● **Given text**
Summary As proposed, the Cloud and AI Development Act (CADA) does not regulate the conduct of national security activities themselves, as national security remains the sole responsibility of Member States under Article 4(2) of the Treaty on European Union (TEU). However, CADA would significantly impact the cloud and AI infrastructure that national security bodies procure. While the Act respects the competence carve-out, it imposes a mandatory "Union cloud computing sovereignty framework" on public sector bodies. Under Article 30, national security agencies must procure cloud services recognised at Union assurance levels 2, 3, or 4, based on national risk assessments. This means the activity is a national competence, but the infrastructure supporting it is subject to strict EU-wide sovereignty standards.
Detail
To determine the applicability of CADA to national security, one must distinguish between the regulation of the activity (excluded) and the regulation of the infrastructure used to support that activity (included). The proposal navigates this distinction by respecting EU competence boundaries while imposing strict procurement and sovereignty standards on the underlying technology stack.

● **To do**
Repeat the CADA text from "Summary As proposed, the" down to "EU-wide sovereignty standards.", word for word.

● **Recorded information**
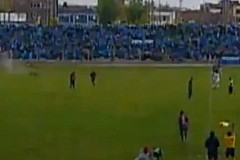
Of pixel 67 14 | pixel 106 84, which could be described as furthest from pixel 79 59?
pixel 67 14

● **Response**
Summary As proposed, the Cloud and AI Development Act (CADA) does not regulate the conduct of national security activities themselves, as national security remains the sole responsibility of Member States under Article 4(2) of the Treaty on European Union (TEU). However, CADA would significantly impact the cloud and AI infrastructure that national security bodies procure. While the Act respects the competence carve-out, it imposes a mandatory "Union cloud computing sovereignty framework" on public sector bodies. Under Article 30, national security agencies must procure cloud services recognised at Union assurance levels 2, 3, or 4, based on national risk assessments. This means the activity is a national competence, but the infrastructure supporting it is subject to strict EU-wide sovereignty standards.